OLYMPUSの昔からのファンは当然、ZDレンズを使っていたわけで、いまでも手放さずにいる人が多い。かくいう僕も、50-200mm、50mmマクロ、35mmマクロ、25mmを手元に残している。それは代替が効かないほどの銘レンズであったり、いまだに同じ焦点距離のレンズがMZDで出ていないから、だったりする。
マイクロフォーサーズ機にZDレンズを装着する際にはマウントアダプターを介して使用することができるのだけれども、一眼レフ機が採用する位相差AFという機能を使うことはできず、コントラストAFという機能を用いることになる。ZDレンズの多くは位相差AFを前提に設計されており、コントラストAFではジーコ、ジーコといったりきたりでなかなかピントを合わせてくれなかった。これならMFで合わせる方が楽だということになるのだが、先にも書いたとおりEVFで合わせるのは結構疲れるものでもあった。それでZDレンズ保有者は焦れていたのである。
しかし今回のE-M1では、撮像センサーでAFを合わせてしまう像面位相差という方式を取り入れることができた。これで、ZDレンズを着けたら像面位相差、MZDレンズを着けたらコントラストAFという切り替えを自動的にし、どちらも早いAFが可能になった。
MZDレンズを装着しても像面位相差AFになると誤解している人もいるようだが、説明を聞いた限りではMZDレンズではコントラストAFで駆動するのが現状のようだ。
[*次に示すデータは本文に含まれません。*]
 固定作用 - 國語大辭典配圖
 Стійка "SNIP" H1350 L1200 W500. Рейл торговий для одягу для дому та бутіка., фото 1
どうせならMZDも像面位相差にすればいいのにと思ったのだが、おそらく現段階ではMZDではコントラストAFの方が早く駆動するのだろう。
会場で50-200mmを着けて合わせてみたが、愛用していたE-3と同程度の速度が出ていると実感した。これならまったく問題なく使えるじゃんか。牧野で歩く牛も撮れるはずだ!まあ、なんといっても野生動物の撮影で世界的権威である岩合さんが作例を寄せているくらいだから、大丈夫だろう。
画像持ち帰りができなかったので確認できなかったんだが、ちょっとスゴイ機能が搭載されているのだ。その一つが、絞りすぎたときに画像がもやっとしてしまう回折現象を抑える機能。これが、RAW撮影でも反映されるのかどうかが非常にわかりづらいんだけど、画期的だと思う。
あと、Wifi経由でスマホを使ってライブビューシャッターを切ったりできる機能。PENでは一つの撮影モード(オート)に限定されていたが、マニュアル・絞り優先・シャッタースピード優先など全ての撮影モードに対応してくれた。これはブツ撮りの際にかなり役に立つだろう。
ということですげー楽しみだ。某雑誌でいつもどおり(笑)、本機のレビューをすることになった。掲載は10月中になるが、楽しみにしていてほしい。
なお、本稿に使用した画像はすべてOLYMPUSの公式Webから使わせていただいています。はやく自分の撮った写真で紹介できるようにせっつきますね。